--- Start of Extract ---
For the AAI and the regional offices and agencies with competence in these matters, which must apply Article 19 of Law 2/2023, the interview with the affected person is mandatory as a general rule. The exception will result in those cases in which it is not possible to do so. The most common situation in which it is impossible to carry out the interview will be when the affected person refuses to carry out the interview.

The impossibility of conducting the interview must be accredited and proven with total certainty, and vague and generic formulas cannot be accepted to declare the impossibility of conducting the interview.

7.  What is the consequence if the affected person is not interviewed?

Failure to conduct the interview, except when there is an impossibility, will lead to the nullity of the proceedings, and this is because the absence of an interview does not constitute a mere procedural defect that annuls it, but is configured as a genuine right to defense of the affected party, and in this case the suppression of this right causes defenselessness and thus the nullity of the proceedings.

For this reason, those responsible for the information system must take special care  to carry out this test, and this to avoid nullity defects that may affect all actions.

Complaints in the field of labour law.

TELMA VEGA FELGUEROSO Labour and Social Security Inspector in Barcelona. Associate Professor at the Universitat Pompeu Fabra.

 The first problem faced by the person in charge of an internal information system when receiving and processing a complaint in the field of labour law is to determine whether or not a complaint is susceptible to being processed in accordance with Law 2/2023. The answer, as we shall see, is not unique, but requires an initial prior analysis of the complaint, as will be explained in the following responses.
--- End of Extract ---
_What to work on_.
1 > According to the extract on Law 2/2023, what is the most common situation in which the interview with the affected person cannot be carried out?
2 > Extend the extract on Law 2/2023 from its final sentence onward.
The lines that follow are not required for the tasks.
--- Start of Data entries ---
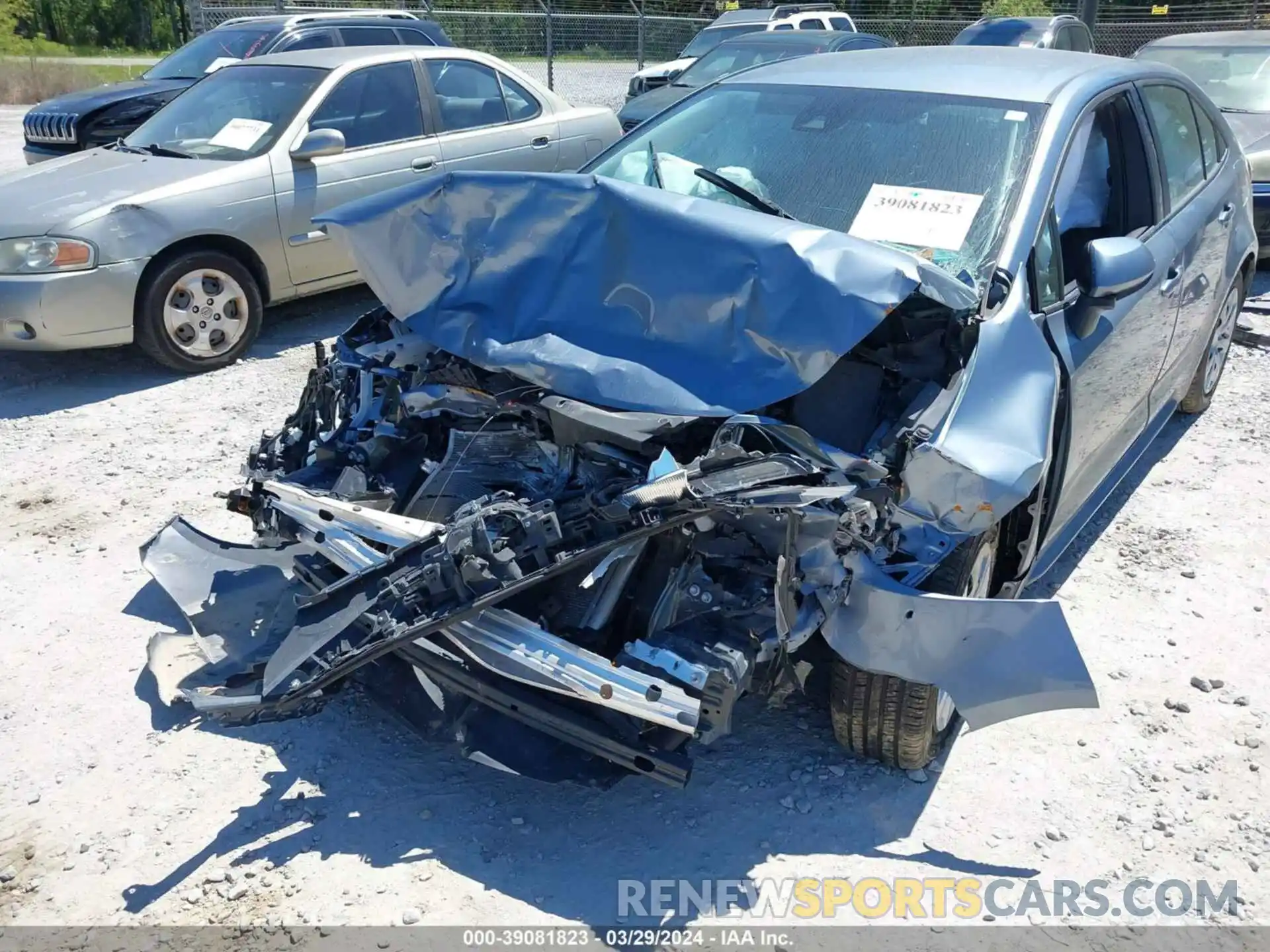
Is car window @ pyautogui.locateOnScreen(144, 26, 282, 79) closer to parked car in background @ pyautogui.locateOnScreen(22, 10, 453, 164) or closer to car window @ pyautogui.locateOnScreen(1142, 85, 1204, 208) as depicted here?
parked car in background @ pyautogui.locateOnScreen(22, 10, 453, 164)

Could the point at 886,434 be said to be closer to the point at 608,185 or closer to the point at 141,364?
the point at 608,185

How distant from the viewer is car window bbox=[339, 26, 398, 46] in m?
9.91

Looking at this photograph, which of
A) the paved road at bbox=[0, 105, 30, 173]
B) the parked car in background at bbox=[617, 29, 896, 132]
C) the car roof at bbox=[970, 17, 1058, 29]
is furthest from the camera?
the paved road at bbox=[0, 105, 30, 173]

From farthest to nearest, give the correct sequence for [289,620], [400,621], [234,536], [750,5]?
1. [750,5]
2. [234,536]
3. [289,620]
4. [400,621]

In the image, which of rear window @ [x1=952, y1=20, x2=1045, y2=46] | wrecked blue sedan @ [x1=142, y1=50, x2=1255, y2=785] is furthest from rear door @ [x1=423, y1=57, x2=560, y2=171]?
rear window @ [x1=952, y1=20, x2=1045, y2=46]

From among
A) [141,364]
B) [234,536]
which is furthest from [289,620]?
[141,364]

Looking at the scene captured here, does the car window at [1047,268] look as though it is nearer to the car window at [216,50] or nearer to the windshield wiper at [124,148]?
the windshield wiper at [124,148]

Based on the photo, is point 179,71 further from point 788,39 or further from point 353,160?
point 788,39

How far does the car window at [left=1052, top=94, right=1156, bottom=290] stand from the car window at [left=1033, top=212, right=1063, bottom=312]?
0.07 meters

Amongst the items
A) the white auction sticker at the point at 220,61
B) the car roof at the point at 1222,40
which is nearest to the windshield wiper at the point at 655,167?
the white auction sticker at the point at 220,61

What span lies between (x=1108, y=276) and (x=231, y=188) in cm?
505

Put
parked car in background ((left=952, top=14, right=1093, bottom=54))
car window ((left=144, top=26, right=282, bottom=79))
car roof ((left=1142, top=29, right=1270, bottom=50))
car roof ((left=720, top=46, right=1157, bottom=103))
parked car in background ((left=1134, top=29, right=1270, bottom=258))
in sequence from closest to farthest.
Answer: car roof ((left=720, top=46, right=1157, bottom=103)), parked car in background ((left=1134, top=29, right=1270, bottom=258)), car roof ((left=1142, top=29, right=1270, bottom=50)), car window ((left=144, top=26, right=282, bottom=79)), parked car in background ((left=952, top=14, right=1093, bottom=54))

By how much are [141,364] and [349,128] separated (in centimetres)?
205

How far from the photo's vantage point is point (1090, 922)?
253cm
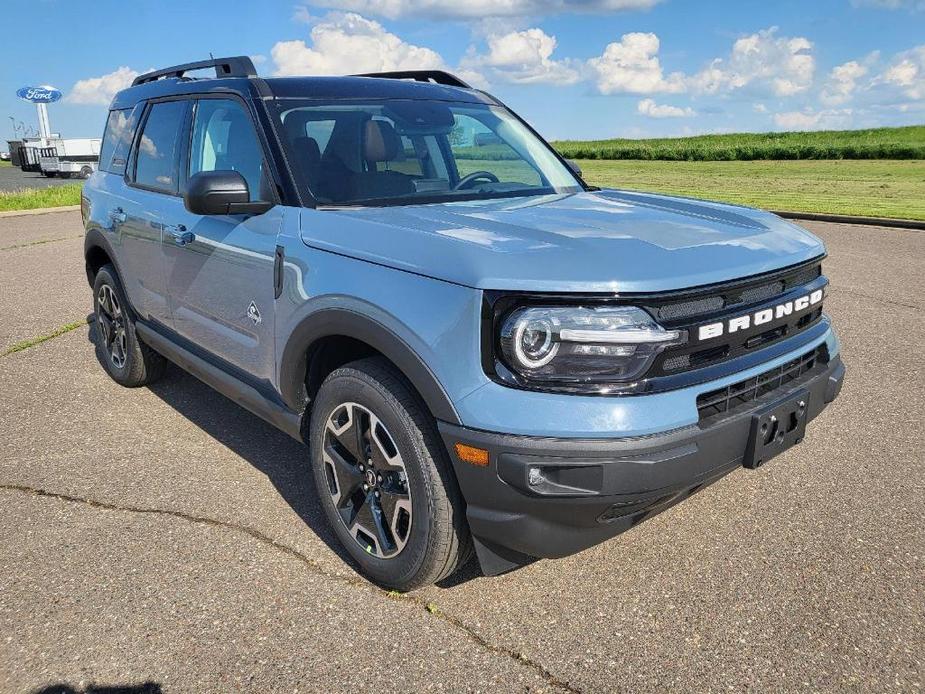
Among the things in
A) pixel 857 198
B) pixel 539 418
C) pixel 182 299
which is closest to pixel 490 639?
--- End of Data entries ---
_Set of answers_.
1 > When the affected person refuses to carry out the interview.

2 >
8.   Will complaints of serious or very serious infringements with economic damage to Social Security be processed?

This case, the simplest, arises when the complaint received can be classified as serious or very serious and the facts denounced cause economic damage to the Social Security. In this case, without a doubt, the information received in accordance with Law 2/2023 must be processed and the informant will also have the right to protection.

An example that serves to illustrate this issue would be the receipt of a communication regarding the performance of work activities without a contract, or without registration, or in a fraud of working hours; in all these cases, fraud causes economic damage to the contributions owed to Social Security, resulting in the full application of Law 2/2023 due to the material scope of article 2.

9.  Should complaints of minor infractions received through labour law reporting channels be processed in accordance with Law 2/2023?

In most cases, the person in charge of the system will be faced with cases of communication of infractions in matters contemplated in the Law on Infractions and Sanctions of the Social Order (LISOS). In view of the complaints received, the content of the complaints must be analysed on an indicative basis, and this is because the LISOS includes a list of infractions classified as minor. And we must remember that minor infringements are not included in the material scope of Law 2/2023, which only contemplates very serious or serious infringements in its application.

A simple case of minor infringement that would not allow the application of Law 2/2023 would be the employer’s act of not displaying the current work calendar in a visible place in the workplace (minor infringement LISOS 6.1)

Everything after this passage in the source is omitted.